OBJECTIVE:
Render the lines below as a JSON list of strings, one string per line, leaving out blank lines.

SUPPLIED MATERIAL:
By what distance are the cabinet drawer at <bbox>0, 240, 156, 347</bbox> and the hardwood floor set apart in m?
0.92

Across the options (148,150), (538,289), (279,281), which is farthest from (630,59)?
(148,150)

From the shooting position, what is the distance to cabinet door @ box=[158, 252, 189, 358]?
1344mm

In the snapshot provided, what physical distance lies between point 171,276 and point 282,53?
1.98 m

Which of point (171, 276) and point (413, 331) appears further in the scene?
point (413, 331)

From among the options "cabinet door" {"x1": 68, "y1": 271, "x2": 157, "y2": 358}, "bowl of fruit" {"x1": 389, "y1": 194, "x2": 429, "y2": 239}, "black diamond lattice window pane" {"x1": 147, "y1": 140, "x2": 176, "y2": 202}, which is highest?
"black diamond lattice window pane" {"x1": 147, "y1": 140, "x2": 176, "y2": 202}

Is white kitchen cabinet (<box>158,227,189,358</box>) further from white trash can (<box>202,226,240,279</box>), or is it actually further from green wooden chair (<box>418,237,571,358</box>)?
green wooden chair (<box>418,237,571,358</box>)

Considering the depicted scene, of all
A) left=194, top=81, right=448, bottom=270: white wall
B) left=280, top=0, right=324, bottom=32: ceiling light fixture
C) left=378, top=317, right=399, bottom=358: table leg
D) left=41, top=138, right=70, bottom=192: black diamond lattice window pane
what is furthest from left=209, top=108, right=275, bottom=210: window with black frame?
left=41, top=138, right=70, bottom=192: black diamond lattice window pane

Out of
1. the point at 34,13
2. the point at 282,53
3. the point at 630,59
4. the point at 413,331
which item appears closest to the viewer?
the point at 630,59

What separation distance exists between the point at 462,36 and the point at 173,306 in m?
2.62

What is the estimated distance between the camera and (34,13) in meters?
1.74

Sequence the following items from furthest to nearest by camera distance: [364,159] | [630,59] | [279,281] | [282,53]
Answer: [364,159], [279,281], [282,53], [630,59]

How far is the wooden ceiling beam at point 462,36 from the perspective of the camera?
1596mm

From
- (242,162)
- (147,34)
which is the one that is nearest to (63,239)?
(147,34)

WRITTEN RESPONSE:
[
  "By what distance are the cabinet drawer at <bbox>0, 240, 156, 347</bbox> and the hardwood floor set apart in m?",
  "0.92",
  "Across the options (148,150), (538,289), (279,281), which is farthest from (630,59)?",
  "(148,150)",
  "From the shooting position, what is the distance to cabinet door @ box=[158, 252, 189, 358]?",
  "1344mm",
  "In the snapshot provided, what physical distance lies between point 171,276 and point 282,53?",
  "1.98 m",
  "Which of point (171, 276) and point (413, 331) appears further in the scene?",
  "point (413, 331)",
  "From among the options \"cabinet door\" {\"x1\": 68, \"y1\": 271, \"x2\": 157, \"y2\": 358}, \"bowl of fruit\" {\"x1\": 389, \"y1\": 194, \"x2\": 429, \"y2\": 239}, \"black diamond lattice window pane\" {\"x1\": 147, \"y1\": 140, \"x2\": 176, \"y2\": 202}, which is highest?",
  "\"black diamond lattice window pane\" {\"x1\": 147, \"y1\": 140, \"x2\": 176, \"y2\": 202}",
  "Is white kitchen cabinet (<box>158,227,189,358</box>) further from white trash can (<box>202,226,240,279</box>), or is it actually further from green wooden chair (<box>418,237,571,358</box>)?",
  "green wooden chair (<box>418,237,571,358</box>)",
  "Considering the depicted scene, of all",
  "A) left=194, top=81, right=448, bottom=270: white wall",
  "B) left=280, top=0, right=324, bottom=32: ceiling light fixture",
  "C) left=378, top=317, right=399, bottom=358: table leg",
  "D) left=41, top=138, right=70, bottom=192: black diamond lattice window pane",
  "what is furthest from left=209, top=108, right=275, bottom=210: window with black frame?",
  "left=41, top=138, right=70, bottom=192: black diamond lattice window pane",
  "Out of",
  "1. the point at 34,13",
  "2. the point at 282,53",
  "3. the point at 630,59",
  "4. the point at 413,331",
  "which item appears closest to the viewer?",
  "the point at 630,59",
  "What separation distance exists between the point at 462,36 and the point at 173,306 in m?",
  "2.62",
  "What is the estimated distance between the camera and (34,13) in meters?",
  "1.74",
  "Sequence the following items from furthest to nearest by camera distance: [364,159] | [630,59] | [279,281] | [282,53]",
  "Answer: [364,159], [279,281], [282,53], [630,59]",
  "How far is the wooden ceiling beam at point 462,36 from the perspective of the camera?",
  "1596mm",
  "From",
  "- (242,162)",
  "- (147,34)",
  "which is the one that is nearest to (63,239)?",
  "(147,34)"
]